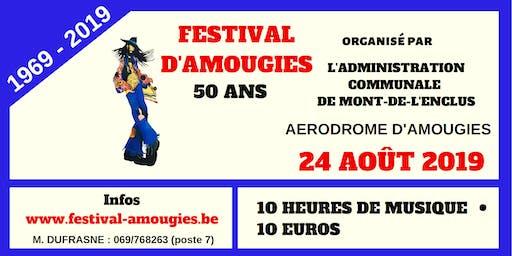 Festival d'Amougies 2019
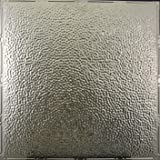 5 pcs of Tin Ceiling Tiles #MF-1, Unfinished Nail-up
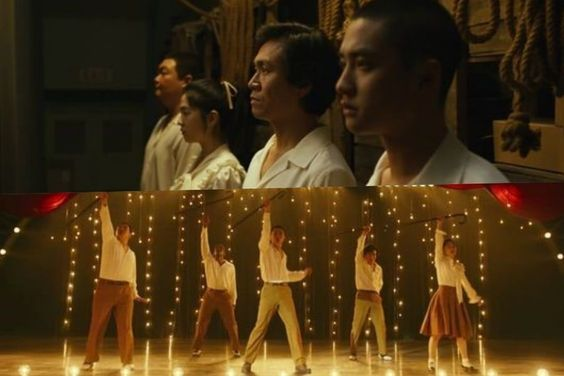 """Watch: EXO's D.O., Park Hye Soo, And More Dance Their Hearts Out In New """"Swing Kids"""" Trailer"""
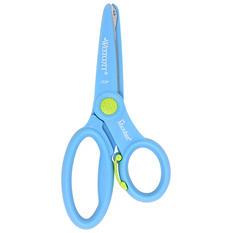 Westcott Preschool Training Scissors 12 Pack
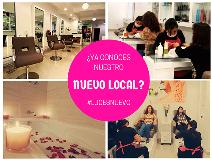 Foto de Salón de Belleza & Spa Luces Lima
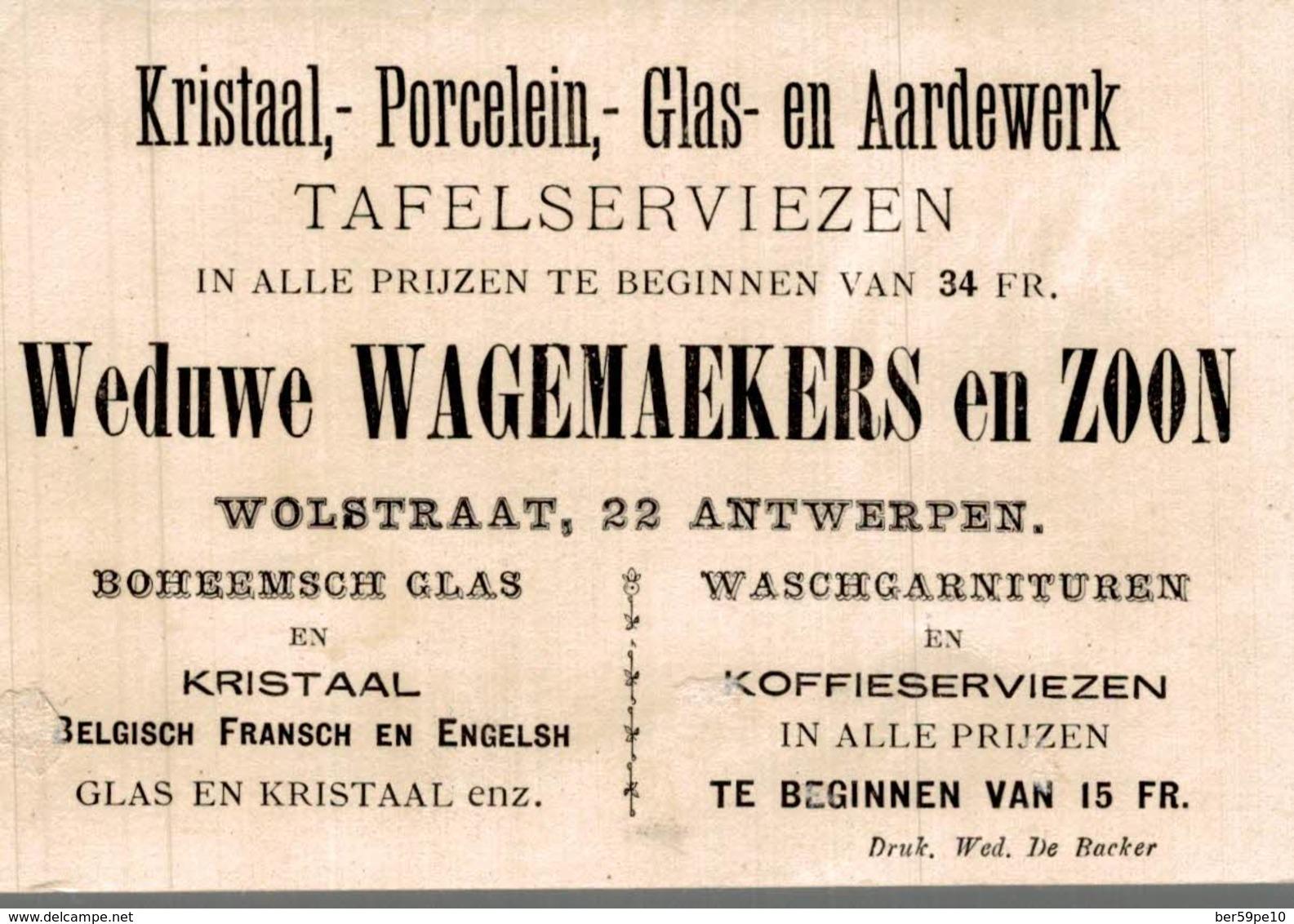 CHROMO KRISTAAL PORCELEIN GLAS EN AARDEWERK ANTWERPEN  LE THEATRE DE MARIONNETTES - Other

+++

● **Directions for this task**: Could you write out the whole listing exactly, dropping the pictures?

● **Problem solution**:
 Festival d'Amougies 2019
 5 pcs of Tin Ceiling Tiles #MF-1, Unfinished Nail-up
 """Watch: EXO's D.O., Park Hye Soo, And More Dance Their Hearts Out In New """"Swing Kids"""" Trailer"""
 Westcott Preschool Training Scissors 12 Pack
 Foto de Salón de Belleza & Spa Luces Lima
 CHROMO KRISTAAL PORCELEIN GLAS EN AARDEWERK ANTWERPEN  LE THEATRE DE MARIONNETTES - Other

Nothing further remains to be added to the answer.